Miles Davis’ 1956 Prestige sessions are 70 years old, which feels mildly absurd considering how alive this music still sounds. Craft Recordings is marking the anniversary with Miles ’56: The Prestige Recordings, a new 4-LP box set that gathers the material behind Cookin’, Relaxin’, Workin’, and Steamin’, along with an earlier session from the same year featuring Sonny Rollins and Tommy Flanagan.

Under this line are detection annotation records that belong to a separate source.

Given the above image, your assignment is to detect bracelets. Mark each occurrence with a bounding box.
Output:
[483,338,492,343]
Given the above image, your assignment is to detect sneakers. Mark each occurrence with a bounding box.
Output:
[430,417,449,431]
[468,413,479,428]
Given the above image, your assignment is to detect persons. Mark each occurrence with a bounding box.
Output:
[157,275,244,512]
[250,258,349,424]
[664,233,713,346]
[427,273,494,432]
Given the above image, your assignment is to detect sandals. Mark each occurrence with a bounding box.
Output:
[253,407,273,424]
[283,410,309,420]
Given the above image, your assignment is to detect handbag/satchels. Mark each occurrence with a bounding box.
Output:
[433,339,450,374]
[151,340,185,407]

This is not unexplored territory. These recordings have been reissued on vinyl, CD, SACD, and digital more times than most jazz catalogs can claim. Nobody needs to be convinced that the music matters. The question for collectors is more practical: does this version bring something meaningful to a shelf already crowded with Miles Davis reissues?
Craft is certainly treating it like a major archival release. The audio was transferred from the original analog tapes, restored by Plangent Processes, remastered by Paul Blakemore, and cut for vinyl by Kevin Gray at Cohearent Audio. The 180-gram 4-LP edition is joined by 3-CD and hi-res digital versions, while both physical formats include a new essay by Ashley Kahn and track notes by the late Dan Morgenstern.
Craft’s previous Miles ’55 box set created a high bar for both presentation and sound. Miles ’56 has a tougher assignment. These are arguably the most familiar recordings in the Davis catalog outside of Kind of Blue, and there are already excellent versions of much of this material in circulation.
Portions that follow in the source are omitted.